Georgia wine growers say this year might not be their best vintage.
The heavy rain Georgia has seen this summer isn't ruining this year's harvest.
But it will delay grape processing and possibly dilute sugars and flavors that make the best wines.
Eric Seifarth of the Georgia Wine Growers Association says a lot will depend on what happens with the weather over the next few weeks.
"If we could get a good stretch of nice, dry sunny weather through the rest of August, I think the impact will be very manageable," Seifarth says.
Seifarth makes wines at Crane Creek Vineyards in the Georgia mountains near Young Harris.
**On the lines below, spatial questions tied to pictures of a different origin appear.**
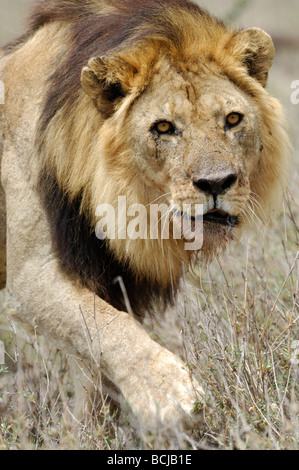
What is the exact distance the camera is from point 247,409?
435cm

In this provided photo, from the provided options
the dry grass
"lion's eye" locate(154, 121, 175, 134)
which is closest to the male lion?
"lion's eye" locate(154, 121, 175, 134)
He says molds and mildews on the vines have been more of a problem this year because of the rains.
He's also welcoming a proposal by the Postmaster General that would allow delivery of wine, beer and spirits.
He says right now FedEx is the only company that can deliver his wines.
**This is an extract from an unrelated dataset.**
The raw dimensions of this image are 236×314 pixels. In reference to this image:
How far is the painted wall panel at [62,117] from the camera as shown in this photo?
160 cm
If the Postal Service delivered wine he says he might be able to use competition to make a wine by mail club more profitable.
"I would certainly welcome some competitive bids on how much that's going to cost me," Seifarth says. "And it could be multiplied by all the wineries in the United States. That's a significant amount."
Postmaster General Patrick Donohoe says delivering alcohol could raise $50 million a year for the financially-struggling agency.
But it would require a change in federal law.
Georgia is booming with wine, distilled spirits and beer makers.
Many say the biggest obstacle to business is states' restrictive distribution laws.